Равенство всех сословий перед законом.
Уничтожение крепостного состояния.
Гласность судов.
Введение присяжных.
Уничтожение постоянной армии".
- Чу, а как же мы все это сделаем? - спросил кто-то.
- Очень просто, - ответил Штейнгель. - Заставим Синод и Сенат объявить Верховную думу Тайного общества Временным правительством, облеченным властью неограниченной; раздадим министерства, армии, корпуса и прочие начальства членам Общества и приступим к избранию народных представителей, кои долженствуют утвердить новый порядок правления по всему государству Российскому...
Каждый, кто входил в эти маленькие комнатки, сразу пьянел, точно крепкое вино бросалось ему в голову; дух захватывало от чувства могущества: что захотят, то и сделают; как решат, так и будет.
"Ничего не будет, - думал Голицын. - А может быть, и будет? Безумцы, лунатики, планщики, а может быть, и пророки? Может быть, все это - не исполнение, а знаменье; зарница, а не молния? Но где была зарница, там будет и молния".
- Город Нижний Новгород, под именем Славянск, будет новой столицей России, - объявил Штейнгель.
Голицын, прищурив глаза, смотрел, как восковые свечи тускло мерцают в облаках табачного дыма, и ему казалось, что он уже видит золотые маковки Славянска, Града Грядущего, Сиона русской вольности.
Инженерный подполковник Батенков, сутулый, костлявый, неповоротливый, медлительный, говорил с трудом, точно тяжелые камни ворочал; курил трубку с длинным бисерным чубуком и, усиленно затягиваясь, казалось, недостающие слова из нее высасывал. Герой Двенадцатого года, потерявший в сраженье под Монмирале команду с пушками "от чрезмерной храбрости", был мастером на рукоделье женское, любил вышивать по канве. И теперь тоже по канве вышивал - мечтал о своем участии во Временном правительстве, вместе со Сперанским, генералом Ермоловым, архиепископом Филаретом и Пестелем.
Предлагал "обратить военные поселения Аракчеева в национальную гвардию - guarde nationale и передать Петропавловскую крепость мунисипалитету, поместив в оной городовой совет с городовою стражею".
- У нас в России ничего не стоит сделать революцию: только объявить Сенату да послать печатные указы, то присягнут без затруднения. Или взять немного войск да пройти с барабанным боем от полка к полку - и можно бы произвести славных дел множество!
- По крайней мере, о нас будет страничка в истории! - воскликнул драгунский штабс-капитан Александр Бестужев и, подняв глаза к небу, прибавил чувствительно: - Боже мой, неужели отечество не усыновит нас?..
- Ну, уж это лучше оставьте, - проговорил Оболенский сухо и поморщился.
Лейб-гренадерский полковник Булатов, хорошенький, тоненький, беленький, похожий на фарфоровую куколку, с голубыми удивленными глазками, с удивленным и как будто немного полоумным личиком, слушал всех с одинаковым вниманием, словно хотел что-то понять и не мог.
- Одно только скажу вам, друзья мои: если я буду в действии, то и у нас явятся Бруты, а может быть, и превзойдут тех революционистов, - вдруг начал и не кончил, сконфузился.
- Какой же план восстания? - спросил Голицын.

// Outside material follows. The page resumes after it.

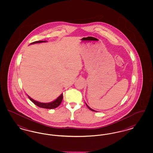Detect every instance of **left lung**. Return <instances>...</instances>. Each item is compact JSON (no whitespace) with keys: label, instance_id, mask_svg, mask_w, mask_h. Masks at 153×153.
I'll return each instance as SVG.
<instances>
[{"label":"left lung","instance_id":"left-lung-1","mask_svg":"<svg viewBox=\"0 0 153 153\" xmlns=\"http://www.w3.org/2000/svg\"><path fill=\"white\" fill-rule=\"evenodd\" d=\"M85 104H86V105H87V106L88 108H89V109H90V110H91V111H94V112H96V111H95V110H94V109H92V108H90V107H89V106H88V105L87 104H86V102H85Z\"/></svg>","mask_w":153,"mask_h":153}]
</instances>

- Наш план такой, - ответил Рылеев. - Говорить против присяги, кричать по полкам, что Константина принудили и что отказ по письму недостаточен, пусть манифестом объявит, а лучше сам приедет. Когда же полки возмутятся, вести их прямо на площадь.
- А много ли будет полков? - полюбопытствовал Батенков.

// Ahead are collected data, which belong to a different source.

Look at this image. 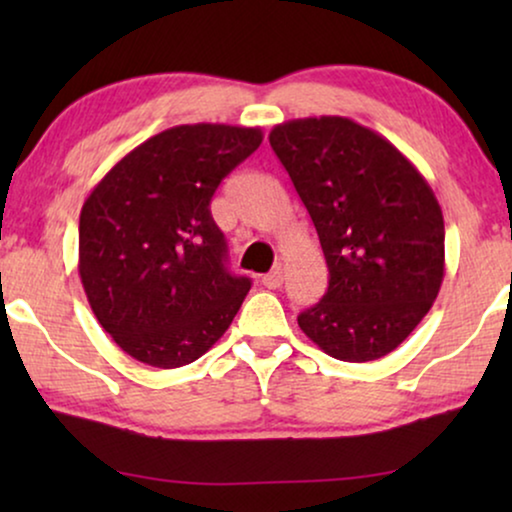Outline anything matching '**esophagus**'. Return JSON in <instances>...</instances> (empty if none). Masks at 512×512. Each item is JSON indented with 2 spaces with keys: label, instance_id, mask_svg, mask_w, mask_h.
<instances>
[{
  "label": "esophagus",
  "instance_id": "esophagus-1",
  "mask_svg": "<svg viewBox=\"0 0 512 512\" xmlns=\"http://www.w3.org/2000/svg\"><path fill=\"white\" fill-rule=\"evenodd\" d=\"M261 282H263L265 289H279V286H282V282H284L282 268H275L272 272H268V275H263Z\"/></svg>",
  "mask_w": 512,
  "mask_h": 512
}]
</instances>
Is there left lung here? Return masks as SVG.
<instances>
[{"label": "left lung", "instance_id": "1", "mask_svg": "<svg viewBox=\"0 0 512 512\" xmlns=\"http://www.w3.org/2000/svg\"><path fill=\"white\" fill-rule=\"evenodd\" d=\"M270 146L328 265V291L300 312V331L333 359H382L443 284L445 223L429 181L389 139L345 116L279 123Z\"/></svg>", "mask_w": 512, "mask_h": 512}]
</instances>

- А вот считайте: Измайловский весь, Финляндского батальон, московцев две роты, лейб-гренадер тоже две роты, морской экипаж весь, кавалерии часть, а также артиллерии.

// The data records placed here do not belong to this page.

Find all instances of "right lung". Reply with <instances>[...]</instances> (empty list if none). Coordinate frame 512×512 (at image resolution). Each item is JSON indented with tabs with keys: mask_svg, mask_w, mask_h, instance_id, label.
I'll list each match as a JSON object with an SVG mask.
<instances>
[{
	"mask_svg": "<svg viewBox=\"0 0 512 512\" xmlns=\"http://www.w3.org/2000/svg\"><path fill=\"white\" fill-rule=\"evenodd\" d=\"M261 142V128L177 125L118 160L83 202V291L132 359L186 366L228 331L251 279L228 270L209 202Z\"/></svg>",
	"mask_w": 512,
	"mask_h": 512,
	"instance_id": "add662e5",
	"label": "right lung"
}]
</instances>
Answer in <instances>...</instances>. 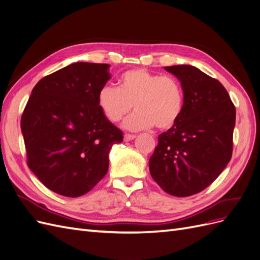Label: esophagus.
<instances>
[{
	"label": "esophagus",
	"instance_id": "34e87169",
	"mask_svg": "<svg viewBox=\"0 0 260 260\" xmlns=\"http://www.w3.org/2000/svg\"><path fill=\"white\" fill-rule=\"evenodd\" d=\"M136 138L135 135H130V133H125V135L123 136V140L125 141V142H128V141H131Z\"/></svg>",
	"mask_w": 260,
	"mask_h": 260
}]
</instances>
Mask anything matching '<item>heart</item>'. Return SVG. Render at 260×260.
Wrapping results in <instances>:
<instances>
[{"label":"heart","instance_id":"heart-1","mask_svg":"<svg viewBox=\"0 0 260 260\" xmlns=\"http://www.w3.org/2000/svg\"><path fill=\"white\" fill-rule=\"evenodd\" d=\"M98 103L102 113L112 122L120 121L135 107L137 112L123 122L128 130H145L153 125L166 130L179 120L184 96L176 78L138 68L120 76L119 88L104 85L99 92Z\"/></svg>","mask_w":260,"mask_h":260}]
</instances>
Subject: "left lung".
<instances>
[{
	"label": "left lung",
	"instance_id": "8db88e82",
	"mask_svg": "<svg viewBox=\"0 0 260 260\" xmlns=\"http://www.w3.org/2000/svg\"><path fill=\"white\" fill-rule=\"evenodd\" d=\"M183 90V111L177 123L158 136L148 161L162 190L178 198L200 193L230 161L235 107L224 86L191 65L165 67Z\"/></svg>",
	"mask_w": 260,
	"mask_h": 260
}]
</instances>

- Не надо артиллерии, холодным оружием справимся! - опять выскочил Булатов.
- Успех несомнителен! Успех несомнителен! - закричали все.
- Ну, а что же мы будем делать на площади? - спросил Оболенский.
- Представим Сенату манифест о конституции, а потом прямо во дворец и арестуем царскую фамилию.
- Легко сказать: арестуем. Ну, а если убегут? Дворец велик и выходов в нем множество.
- Недурно бы достать план, - посоветовал Батенков.
- Да ведь мы и не думаем, чтобы одним занятием дворца успели кончить все, - продолжал Рылеев. - Но если государь бежит со своею фамилиею, довольно и этого: тогда вся гвардия пристанет к нам. Надобно нанесть первый удар, а там замешательство даст новый случай к действию. Помните, друзья, успех революции в одном слове: дерзай! - воскликнул он и, подобно развеваемому ветром пламени, весь трепетно-стремительный, легкий, летящий, сверкающий, так был хорош в эту минуту, как никогда.
- Вы, молодые люди, о русском солдате никакого понятия не имеете, а я его знаю вдоль и поперек, - заговорил штабс-капитан Якубович, худощавый, смуглолицый, похожий на цыгана, с черной повязкой на голове простреленной, "кавказский герой". - Кабаки разбить, вот с чего надо начать, а когда перепьются как следует, - солдаты в штыки, мужики в топоры, - пусть пограбят маленько; да красного петуха пустить, поджечь город с четырех концов: чтоб и праху немецкого не было, а потом вынести из какой-нибудь церкви хоругви, да крестным ходом во дворец, захватить царя, огласить республику - и дело с концом!
- Любо! Любо! Вот это по-нашему! К черту всех филантропишек! - закричал, забушевал князь Щепин. - Скорее! Скорее! Утра ждать нечего! Сию же минуту, немедленно! Вскочил - и все повскакали, как будто и вправду готовы были бежать, сами не зная, куда и зачем.
- Что вы, господа, помилуйте! Куда же теперь, ночью? До объявления присяги солдаты не двинутся. И разве не видите, Якубович шутит?
- Нет, не шучу. А впрочем, если вам угодно за шутку принять... - усмехнулся Якубович двусмысленно.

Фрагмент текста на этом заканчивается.